Selain daripada itu pada saat ini
masyarakat Indonesia sedang berada dalam arus perubahan yang terjadi secara
cepat dan cukup mendasar. Terjadinya perubahan dari masyarakat yang semula
bebasis agraris menuju masyarakat industri, tentunya akan selalu diikuti oleh
penyesuain pada segi kehidupan hukumnya, baik itu berupa hukum positipnya
maupun penyesuaian di bidang teori dan konsepsi serta pengertian-pengertian.

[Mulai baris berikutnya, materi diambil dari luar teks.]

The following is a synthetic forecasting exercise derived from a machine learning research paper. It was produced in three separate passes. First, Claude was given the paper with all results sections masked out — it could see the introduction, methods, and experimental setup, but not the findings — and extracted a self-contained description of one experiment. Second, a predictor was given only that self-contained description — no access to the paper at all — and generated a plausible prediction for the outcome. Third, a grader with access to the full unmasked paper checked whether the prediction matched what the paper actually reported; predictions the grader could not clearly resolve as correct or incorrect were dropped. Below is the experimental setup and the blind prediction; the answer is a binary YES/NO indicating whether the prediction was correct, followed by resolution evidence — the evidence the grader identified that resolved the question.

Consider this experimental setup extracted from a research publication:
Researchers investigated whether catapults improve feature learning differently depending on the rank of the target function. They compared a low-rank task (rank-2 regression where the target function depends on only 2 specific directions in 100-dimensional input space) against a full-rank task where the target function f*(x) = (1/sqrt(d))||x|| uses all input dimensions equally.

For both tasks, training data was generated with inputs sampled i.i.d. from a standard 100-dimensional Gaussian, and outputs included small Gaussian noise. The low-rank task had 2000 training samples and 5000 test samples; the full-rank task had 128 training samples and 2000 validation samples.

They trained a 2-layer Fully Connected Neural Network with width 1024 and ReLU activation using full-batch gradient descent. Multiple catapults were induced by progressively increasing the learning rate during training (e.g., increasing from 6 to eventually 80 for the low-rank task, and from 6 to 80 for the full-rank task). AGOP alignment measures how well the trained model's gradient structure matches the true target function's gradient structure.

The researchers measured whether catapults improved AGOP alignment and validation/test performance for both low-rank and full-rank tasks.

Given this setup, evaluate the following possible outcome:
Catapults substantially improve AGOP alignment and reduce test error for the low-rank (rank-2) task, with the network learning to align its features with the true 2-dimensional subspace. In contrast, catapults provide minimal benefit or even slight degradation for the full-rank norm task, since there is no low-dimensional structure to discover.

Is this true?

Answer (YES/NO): YES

Dalam abad 20 ini susunan masyarakat
menjadi semakin kompleks, spesialisasi dan pemencaran bidang-bidang dalam
masyarakat semakin intensif berkembang dan maju. Dengan demikian pengaturan
yang dilakukan oleh hukum juga harus mengikuti perkembangan keadaan yang
demikian. Pada sisi lainnya sebagai suatu bangsa yang merdeka, maka bangsa
Indonesia merupakan subyek hukum yang merdeka pula. Artinya sebagai suatu
bangsa, bangsa Indonesia terlibat penuh ke dalam aspek penyelenggaraan hukum,
mulai dari pembuatan sampai pelaksanaannya. Hal ini tentunya berbeda dengan
kehidupan hukum di masa Hindia Belanda. Pada masa itu bangsa Indonesia tidaklah
mempunyai tanggung jawab sepenuhnya dalam masalah perencanaan, pembangunan,
pemeliharaan dan penegakan hukumnya. Bangsa Indonesia hanya menjadi penonton
pinggiran dan menjadi obyek kontrol dari hukum, segala keputusan dan strategi
pembanguan hukum ditentukan oleh pemerintah Kerajaan Belanda .

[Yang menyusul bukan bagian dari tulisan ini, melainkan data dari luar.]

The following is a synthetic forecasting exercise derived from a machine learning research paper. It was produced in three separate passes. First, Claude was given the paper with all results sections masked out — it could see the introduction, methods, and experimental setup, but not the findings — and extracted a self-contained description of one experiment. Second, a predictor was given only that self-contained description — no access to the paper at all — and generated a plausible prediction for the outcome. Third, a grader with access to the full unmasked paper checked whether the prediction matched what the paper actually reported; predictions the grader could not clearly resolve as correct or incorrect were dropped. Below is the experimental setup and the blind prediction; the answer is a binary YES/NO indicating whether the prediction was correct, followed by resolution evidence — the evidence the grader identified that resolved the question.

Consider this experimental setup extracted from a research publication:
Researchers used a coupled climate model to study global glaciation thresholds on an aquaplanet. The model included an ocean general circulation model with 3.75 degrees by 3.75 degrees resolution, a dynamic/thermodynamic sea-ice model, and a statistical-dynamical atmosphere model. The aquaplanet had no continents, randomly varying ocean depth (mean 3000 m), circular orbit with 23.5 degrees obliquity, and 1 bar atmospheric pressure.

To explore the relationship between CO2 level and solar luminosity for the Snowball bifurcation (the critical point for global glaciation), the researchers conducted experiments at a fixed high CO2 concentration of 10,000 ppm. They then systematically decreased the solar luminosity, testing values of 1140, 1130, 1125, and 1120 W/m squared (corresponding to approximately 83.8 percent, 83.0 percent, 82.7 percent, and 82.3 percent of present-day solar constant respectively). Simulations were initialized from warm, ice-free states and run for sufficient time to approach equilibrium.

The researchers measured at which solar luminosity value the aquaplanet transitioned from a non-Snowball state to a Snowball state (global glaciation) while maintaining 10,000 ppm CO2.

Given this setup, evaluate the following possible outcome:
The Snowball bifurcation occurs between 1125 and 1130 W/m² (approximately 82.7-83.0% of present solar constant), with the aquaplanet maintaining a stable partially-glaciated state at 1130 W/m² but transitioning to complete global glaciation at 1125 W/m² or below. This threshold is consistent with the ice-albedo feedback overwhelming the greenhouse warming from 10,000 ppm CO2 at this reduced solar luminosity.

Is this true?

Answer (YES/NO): NO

Sejalan dengan itu mulai muncullah
tuntutan-tuntutan agar hukum dapat dipakai sebagai alat untuk melakukan
perubahan-perubahan atau pengarahan-pengarahan sesuai dengan politik
pembangunan negara. Dengan demikian persoalan hukum sekarang ini bukannya lagi
persoalan tentang legalitas formal, tentang penafsirannya serta penerapan
pasal-pasal undang-undang secara semestinya, melainkan bergerak kearah
penggunaan hukum secara sadar sebagai sarana untuk turut menyusun tata
kehidupan baru .(Rahardjo, 1977 : 16). Ia tidak dapat lagi memandang hukum
hanya sebagai suatu sistem logik dan konsisten, yang terpisah dari lingkungan
sosialnya, akan tetapi harus melihat hukum sebagai suatu lembaga yang selalu
terkait kepada tatanan masyarakatnya, ia selalu dituntut untuk lebih memberi
perhatian perkaitan antara hukum dengan kenyataan-kenyataan sosial yang hidup.

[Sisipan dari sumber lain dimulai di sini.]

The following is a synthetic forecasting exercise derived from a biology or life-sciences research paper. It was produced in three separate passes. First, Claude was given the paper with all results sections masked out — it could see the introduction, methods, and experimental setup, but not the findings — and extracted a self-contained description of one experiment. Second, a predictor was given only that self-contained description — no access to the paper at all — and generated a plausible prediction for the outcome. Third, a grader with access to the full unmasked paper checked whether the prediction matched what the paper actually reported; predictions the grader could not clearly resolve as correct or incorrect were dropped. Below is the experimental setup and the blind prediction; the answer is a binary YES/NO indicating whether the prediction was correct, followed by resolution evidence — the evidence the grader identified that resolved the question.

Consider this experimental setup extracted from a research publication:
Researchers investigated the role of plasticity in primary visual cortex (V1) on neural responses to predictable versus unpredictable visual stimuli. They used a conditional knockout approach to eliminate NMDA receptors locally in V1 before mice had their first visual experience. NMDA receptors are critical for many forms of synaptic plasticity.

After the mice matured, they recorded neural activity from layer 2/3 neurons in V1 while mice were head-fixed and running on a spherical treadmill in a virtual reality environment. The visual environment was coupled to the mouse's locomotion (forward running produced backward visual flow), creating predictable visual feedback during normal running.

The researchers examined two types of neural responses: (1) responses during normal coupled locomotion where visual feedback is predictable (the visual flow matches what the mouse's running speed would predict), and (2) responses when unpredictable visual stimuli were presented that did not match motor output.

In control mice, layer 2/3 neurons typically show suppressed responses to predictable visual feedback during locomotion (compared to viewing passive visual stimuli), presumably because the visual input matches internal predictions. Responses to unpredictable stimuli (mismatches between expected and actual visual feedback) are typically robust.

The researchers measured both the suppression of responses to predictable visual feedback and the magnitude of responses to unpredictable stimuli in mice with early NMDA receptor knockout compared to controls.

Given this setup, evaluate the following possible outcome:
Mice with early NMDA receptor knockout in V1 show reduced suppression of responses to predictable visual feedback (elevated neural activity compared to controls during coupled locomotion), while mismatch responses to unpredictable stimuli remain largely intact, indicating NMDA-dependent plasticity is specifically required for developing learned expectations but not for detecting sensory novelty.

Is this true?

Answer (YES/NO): NO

Kelemahan yang paling mendasar dalam
aliran filasafat positivistik adalah, bahwa ia tidak mampu “memotret” atau
menjelaskan realitas hukum secara holistik, dalam konteks law as a great
anthropological monument”. Para yuris profesional dan mereka yang berpandangan
normatif, tidak mampu melihat kebenaran, bahwa hukum itu merupakan suatu
monumen antropologi. Ia cenderung untuk mereduksinya ke dalam “peraturan dan logika”
(rule and logic), serta mengacu pada
norma-norma dari pada aksi atau peristiwa. dan dengan demikian menjadikan
gambar yang benar dan lengkap mengenai hukum menjadi cacat. Melalui pendekatan
normatif profesional, hanya mampu melihat secara hitam putih, tidak dapat
melihat kebenaran yang lebih lengkap mengenai apa yang terjadi dalam praksis
kontrol sosial. Melalui pendekatan positivistis-normatif profesional, kita
hanya akan menemukan keharusan-keharusan dan bukan kebenaran.